§ **DO THIS**: Quote the lines from the line holding "By what distance" to the very end of the listing, exactly, and no others.

§ **INFORMATION SHOWN**:

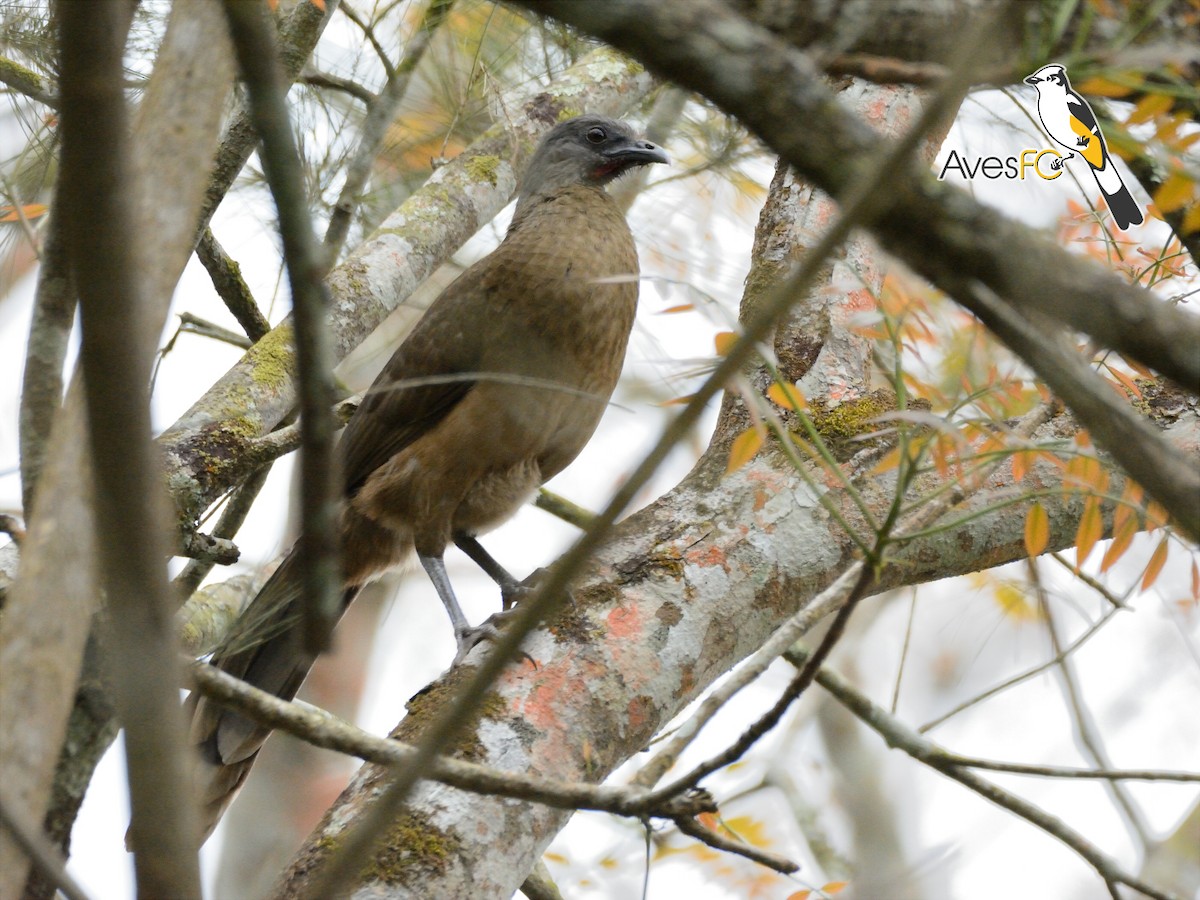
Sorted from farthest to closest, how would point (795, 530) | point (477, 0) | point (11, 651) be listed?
point (477, 0) < point (795, 530) < point (11, 651)

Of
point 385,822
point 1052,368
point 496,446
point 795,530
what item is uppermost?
point 496,446

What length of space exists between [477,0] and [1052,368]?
320 cm

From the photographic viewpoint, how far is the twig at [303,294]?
3.45 ft

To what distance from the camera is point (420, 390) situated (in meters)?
3.63

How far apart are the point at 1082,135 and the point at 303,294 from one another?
6.20 ft

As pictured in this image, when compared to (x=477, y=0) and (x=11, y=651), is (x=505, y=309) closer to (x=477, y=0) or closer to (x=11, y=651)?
(x=477, y=0)

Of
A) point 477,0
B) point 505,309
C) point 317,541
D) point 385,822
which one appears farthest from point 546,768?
point 477,0

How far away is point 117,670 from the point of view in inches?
36.0

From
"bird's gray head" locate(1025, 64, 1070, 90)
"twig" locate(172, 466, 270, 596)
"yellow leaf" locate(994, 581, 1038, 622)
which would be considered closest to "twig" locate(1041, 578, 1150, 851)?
"yellow leaf" locate(994, 581, 1038, 622)

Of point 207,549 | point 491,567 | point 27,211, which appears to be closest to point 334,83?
point 27,211

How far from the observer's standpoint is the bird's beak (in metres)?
4.18

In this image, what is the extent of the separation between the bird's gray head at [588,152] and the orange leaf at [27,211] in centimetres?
159

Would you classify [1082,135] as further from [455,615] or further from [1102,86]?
[455,615]

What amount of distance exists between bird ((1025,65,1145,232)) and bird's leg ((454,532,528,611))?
190cm
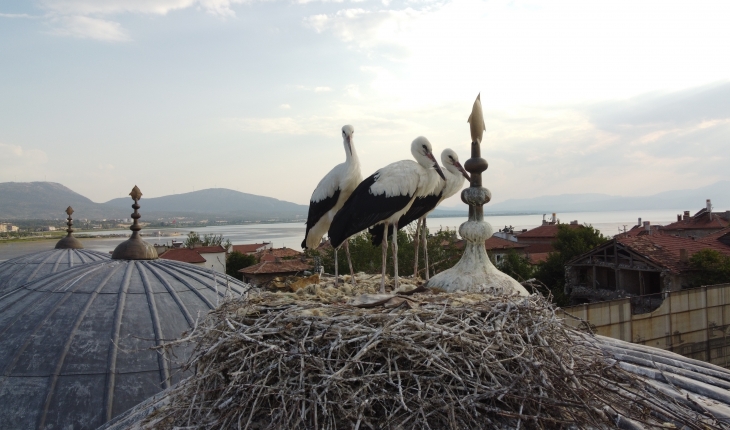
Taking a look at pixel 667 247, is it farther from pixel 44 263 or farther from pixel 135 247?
pixel 44 263

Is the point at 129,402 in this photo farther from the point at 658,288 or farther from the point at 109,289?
the point at 658,288

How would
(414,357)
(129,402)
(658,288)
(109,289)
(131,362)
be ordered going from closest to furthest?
(414,357) → (129,402) → (131,362) → (109,289) → (658,288)

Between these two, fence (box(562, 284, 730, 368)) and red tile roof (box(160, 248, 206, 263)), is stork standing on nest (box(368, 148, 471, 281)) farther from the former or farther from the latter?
red tile roof (box(160, 248, 206, 263))

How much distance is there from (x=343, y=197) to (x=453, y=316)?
3635 mm

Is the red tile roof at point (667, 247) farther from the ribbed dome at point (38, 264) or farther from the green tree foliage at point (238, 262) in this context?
the green tree foliage at point (238, 262)

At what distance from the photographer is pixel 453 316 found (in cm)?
408

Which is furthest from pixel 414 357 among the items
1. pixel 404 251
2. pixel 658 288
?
pixel 658 288

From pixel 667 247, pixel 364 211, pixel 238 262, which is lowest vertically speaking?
pixel 238 262

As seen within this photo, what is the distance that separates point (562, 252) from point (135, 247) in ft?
117

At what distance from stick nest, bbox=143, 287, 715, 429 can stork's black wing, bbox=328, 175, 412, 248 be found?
5.50 ft

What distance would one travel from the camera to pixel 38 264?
20703 millimetres

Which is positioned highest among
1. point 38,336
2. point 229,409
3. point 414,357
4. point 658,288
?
point 414,357

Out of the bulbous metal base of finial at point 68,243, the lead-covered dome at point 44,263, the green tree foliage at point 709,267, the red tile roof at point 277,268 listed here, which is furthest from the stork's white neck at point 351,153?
the red tile roof at point 277,268

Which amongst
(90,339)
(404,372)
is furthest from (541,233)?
(404,372)
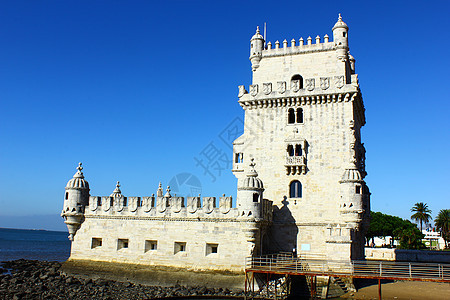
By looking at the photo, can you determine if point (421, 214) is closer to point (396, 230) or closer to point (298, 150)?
point (396, 230)

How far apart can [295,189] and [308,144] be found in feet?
12.6

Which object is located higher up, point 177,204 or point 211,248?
point 177,204

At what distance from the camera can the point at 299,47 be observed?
34.4 metres

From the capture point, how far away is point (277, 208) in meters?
32.2

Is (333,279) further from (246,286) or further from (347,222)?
(246,286)

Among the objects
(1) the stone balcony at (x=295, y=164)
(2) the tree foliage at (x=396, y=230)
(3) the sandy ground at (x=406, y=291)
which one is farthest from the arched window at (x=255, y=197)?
(2) the tree foliage at (x=396, y=230)

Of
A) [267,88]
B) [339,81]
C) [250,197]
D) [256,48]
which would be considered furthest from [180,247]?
[256,48]

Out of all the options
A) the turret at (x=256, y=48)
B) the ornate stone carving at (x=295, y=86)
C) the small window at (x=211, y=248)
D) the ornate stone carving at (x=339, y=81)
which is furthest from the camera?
the turret at (x=256, y=48)

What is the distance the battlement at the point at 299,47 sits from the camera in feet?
110

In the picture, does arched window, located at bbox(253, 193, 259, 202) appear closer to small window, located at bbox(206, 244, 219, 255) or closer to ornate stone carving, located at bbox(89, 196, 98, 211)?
small window, located at bbox(206, 244, 219, 255)

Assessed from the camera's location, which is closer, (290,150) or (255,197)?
(255,197)

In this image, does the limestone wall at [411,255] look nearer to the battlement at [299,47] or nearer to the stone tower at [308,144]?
Result: the stone tower at [308,144]

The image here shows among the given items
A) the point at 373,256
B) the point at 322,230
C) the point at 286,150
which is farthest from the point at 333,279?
the point at 373,256

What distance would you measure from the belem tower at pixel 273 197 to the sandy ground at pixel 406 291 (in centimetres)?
279
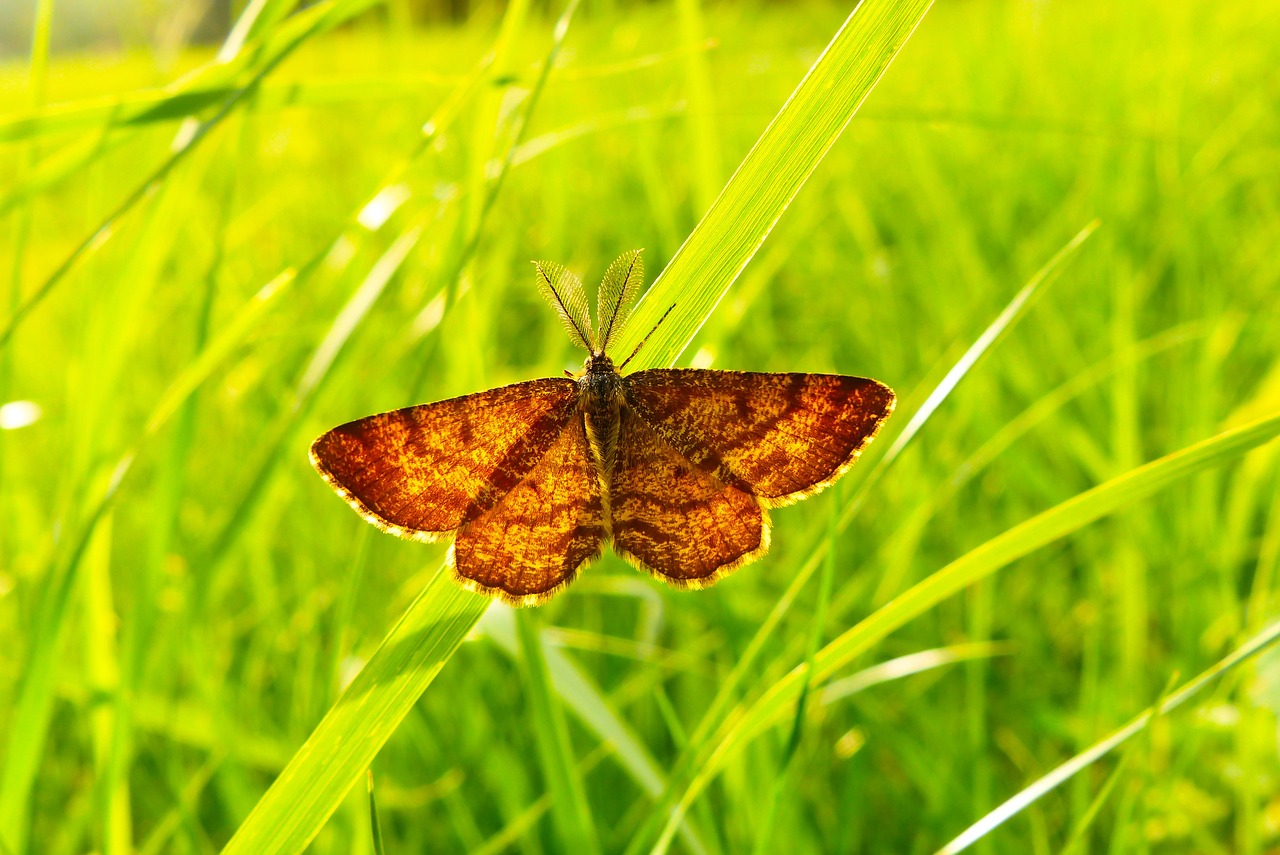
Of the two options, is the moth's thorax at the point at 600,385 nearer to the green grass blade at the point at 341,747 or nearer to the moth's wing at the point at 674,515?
the moth's wing at the point at 674,515

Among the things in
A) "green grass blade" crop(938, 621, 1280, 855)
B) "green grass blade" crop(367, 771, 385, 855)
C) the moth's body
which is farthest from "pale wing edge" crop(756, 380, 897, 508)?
"green grass blade" crop(367, 771, 385, 855)

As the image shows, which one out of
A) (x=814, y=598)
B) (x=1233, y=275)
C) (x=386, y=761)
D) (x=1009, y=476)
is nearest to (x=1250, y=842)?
(x=814, y=598)

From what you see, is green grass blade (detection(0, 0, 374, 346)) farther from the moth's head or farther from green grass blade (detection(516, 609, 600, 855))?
green grass blade (detection(516, 609, 600, 855))

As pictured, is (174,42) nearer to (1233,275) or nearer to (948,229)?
(948,229)

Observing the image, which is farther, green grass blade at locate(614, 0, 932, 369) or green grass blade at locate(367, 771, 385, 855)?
→ green grass blade at locate(614, 0, 932, 369)

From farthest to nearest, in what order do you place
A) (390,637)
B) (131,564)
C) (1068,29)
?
(1068,29), (131,564), (390,637)

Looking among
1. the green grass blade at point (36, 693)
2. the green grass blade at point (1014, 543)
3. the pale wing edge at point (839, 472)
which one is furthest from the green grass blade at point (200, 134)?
the green grass blade at point (1014, 543)

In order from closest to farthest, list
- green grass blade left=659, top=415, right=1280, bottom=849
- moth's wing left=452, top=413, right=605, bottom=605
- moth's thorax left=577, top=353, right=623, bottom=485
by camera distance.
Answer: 1. green grass blade left=659, top=415, right=1280, bottom=849
2. moth's wing left=452, top=413, right=605, bottom=605
3. moth's thorax left=577, top=353, right=623, bottom=485
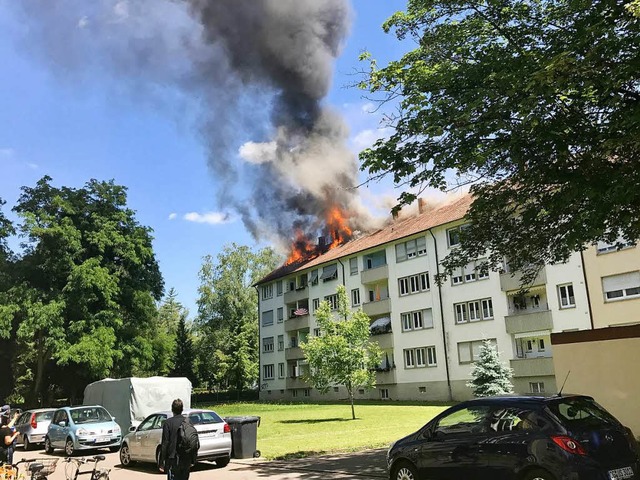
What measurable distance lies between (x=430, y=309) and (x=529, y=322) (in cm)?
819

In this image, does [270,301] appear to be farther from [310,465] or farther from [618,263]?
[310,465]

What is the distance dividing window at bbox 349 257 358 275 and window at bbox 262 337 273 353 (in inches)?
595

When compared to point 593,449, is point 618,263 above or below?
above

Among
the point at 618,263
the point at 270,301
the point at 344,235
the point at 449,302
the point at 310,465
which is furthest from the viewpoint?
the point at 270,301

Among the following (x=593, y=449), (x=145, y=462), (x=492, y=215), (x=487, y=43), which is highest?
(x=487, y=43)

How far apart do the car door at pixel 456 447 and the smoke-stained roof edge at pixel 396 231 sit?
27517 millimetres

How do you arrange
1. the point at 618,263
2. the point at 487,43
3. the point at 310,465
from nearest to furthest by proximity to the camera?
the point at 487,43, the point at 310,465, the point at 618,263

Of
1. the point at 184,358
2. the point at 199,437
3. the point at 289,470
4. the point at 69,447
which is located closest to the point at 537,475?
the point at 289,470

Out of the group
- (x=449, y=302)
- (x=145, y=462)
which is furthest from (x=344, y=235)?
(x=145, y=462)

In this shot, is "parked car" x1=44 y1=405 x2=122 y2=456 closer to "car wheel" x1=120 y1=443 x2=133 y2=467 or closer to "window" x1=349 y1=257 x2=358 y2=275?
"car wheel" x1=120 y1=443 x2=133 y2=467

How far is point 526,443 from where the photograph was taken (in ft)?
24.0

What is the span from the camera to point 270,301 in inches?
2372

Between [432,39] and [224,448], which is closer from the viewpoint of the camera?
[432,39]

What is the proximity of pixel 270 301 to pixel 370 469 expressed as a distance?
161ft
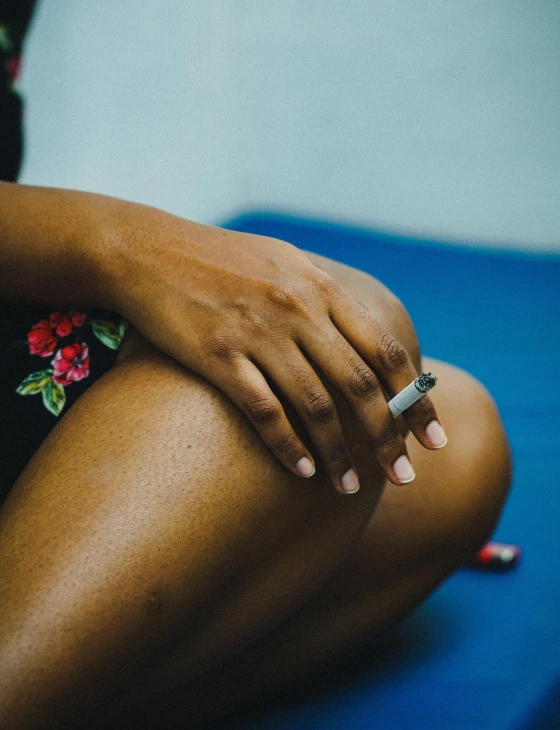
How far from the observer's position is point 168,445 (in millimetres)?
443

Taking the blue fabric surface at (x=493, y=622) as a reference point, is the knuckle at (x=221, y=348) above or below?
above

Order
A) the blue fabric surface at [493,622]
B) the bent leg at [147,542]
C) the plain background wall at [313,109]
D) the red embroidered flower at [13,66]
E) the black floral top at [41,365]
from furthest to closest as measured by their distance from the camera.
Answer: the plain background wall at [313,109], the red embroidered flower at [13,66], the blue fabric surface at [493,622], the black floral top at [41,365], the bent leg at [147,542]

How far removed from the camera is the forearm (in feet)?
1.67

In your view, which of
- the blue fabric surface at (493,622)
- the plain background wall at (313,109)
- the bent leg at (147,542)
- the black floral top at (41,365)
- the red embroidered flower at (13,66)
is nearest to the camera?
the bent leg at (147,542)

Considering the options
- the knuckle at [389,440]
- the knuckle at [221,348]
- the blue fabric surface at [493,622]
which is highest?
the knuckle at [221,348]

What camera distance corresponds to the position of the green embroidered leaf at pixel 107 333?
1.75 feet

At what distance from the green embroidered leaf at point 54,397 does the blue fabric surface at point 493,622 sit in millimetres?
302

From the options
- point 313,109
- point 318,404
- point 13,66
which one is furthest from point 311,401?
point 313,109

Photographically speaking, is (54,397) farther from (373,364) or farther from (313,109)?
(313,109)

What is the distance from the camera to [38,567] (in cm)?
41

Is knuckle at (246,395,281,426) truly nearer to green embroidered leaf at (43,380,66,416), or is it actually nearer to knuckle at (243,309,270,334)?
knuckle at (243,309,270,334)

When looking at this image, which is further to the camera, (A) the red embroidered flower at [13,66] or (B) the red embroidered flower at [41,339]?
(A) the red embroidered flower at [13,66]

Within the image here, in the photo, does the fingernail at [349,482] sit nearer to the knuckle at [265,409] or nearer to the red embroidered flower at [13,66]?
the knuckle at [265,409]

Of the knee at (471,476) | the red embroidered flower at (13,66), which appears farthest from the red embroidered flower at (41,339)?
the red embroidered flower at (13,66)
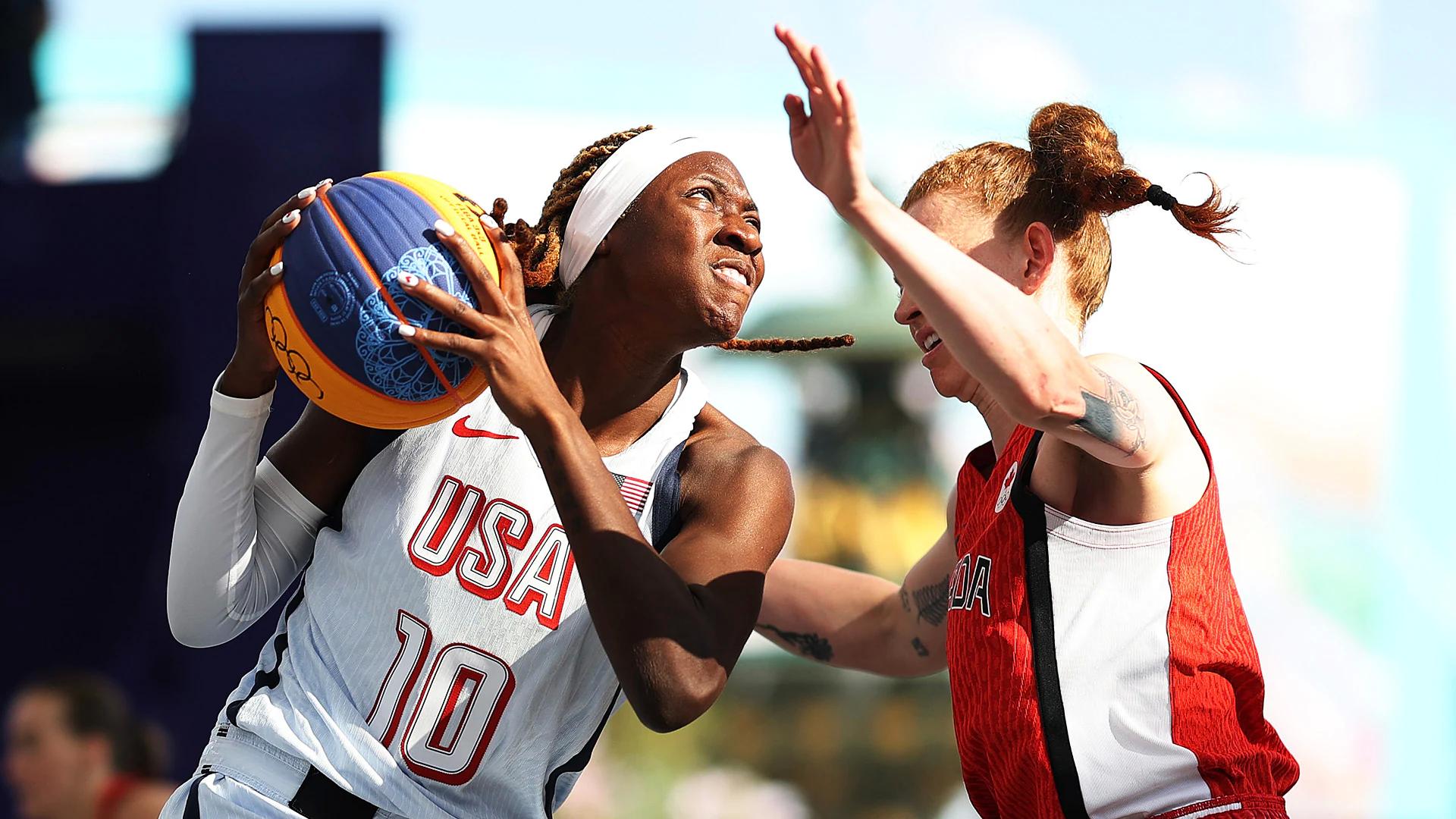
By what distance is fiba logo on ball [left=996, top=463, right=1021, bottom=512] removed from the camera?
261cm

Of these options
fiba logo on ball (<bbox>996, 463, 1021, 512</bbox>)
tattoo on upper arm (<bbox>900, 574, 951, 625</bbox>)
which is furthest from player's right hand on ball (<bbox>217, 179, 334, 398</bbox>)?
tattoo on upper arm (<bbox>900, 574, 951, 625</bbox>)

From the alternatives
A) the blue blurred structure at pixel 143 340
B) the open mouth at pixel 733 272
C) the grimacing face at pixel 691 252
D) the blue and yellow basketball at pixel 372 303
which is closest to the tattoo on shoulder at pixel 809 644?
the grimacing face at pixel 691 252

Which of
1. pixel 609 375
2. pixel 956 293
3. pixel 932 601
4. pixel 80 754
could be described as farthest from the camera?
pixel 80 754

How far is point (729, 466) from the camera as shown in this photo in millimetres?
2688

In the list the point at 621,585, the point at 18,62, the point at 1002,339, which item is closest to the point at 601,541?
the point at 621,585

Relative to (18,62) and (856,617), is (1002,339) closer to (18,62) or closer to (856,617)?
(856,617)

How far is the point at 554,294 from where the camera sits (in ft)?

§ **ANSWER FOR THIS EXERCISE**:
By what distance is fiba logo on ball [left=996, top=463, right=1021, bottom=512] removed from the camera?
261cm

Of these options
fiba logo on ball (<bbox>996, 463, 1021, 512</bbox>)
tattoo on upper arm (<bbox>900, 574, 951, 625</bbox>)
which is furthest from player's right hand on ball (<bbox>217, 179, 334, 398</bbox>)?
tattoo on upper arm (<bbox>900, 574, 951, 625</bbox>)

From the alternatives
A) the blue blurred structure at pixel 143 340
B) the open mouth at pixel 733 272
C) the grimacing face at pixel 691 252
D) the blue and yellow basketball at pixel 372 303
which is closest to the tattoo on shoulder at pixel 809 644?
the grimacing face at pixel 691 252

Which of
1. pixel 609 375
2. pixel 956 293
3. pixel 932 601
4. pixel 80 754
could be described as farthest from the camera?
pixel 80 754

How far is point (729, 466) from the camera as shown in this photo in millimetres?
2688

In the list the point at 621,585, the point at 18,62, the point at 1002,339, which item is closest to the point at 601,541?
the point at 621,585

Relative to (18,62) and (856,617), is (1002,339) closer to (18,62) or closer to (856,617)?
(856,617)

How far is the point at 554,294 from where the camera sits (in ft)?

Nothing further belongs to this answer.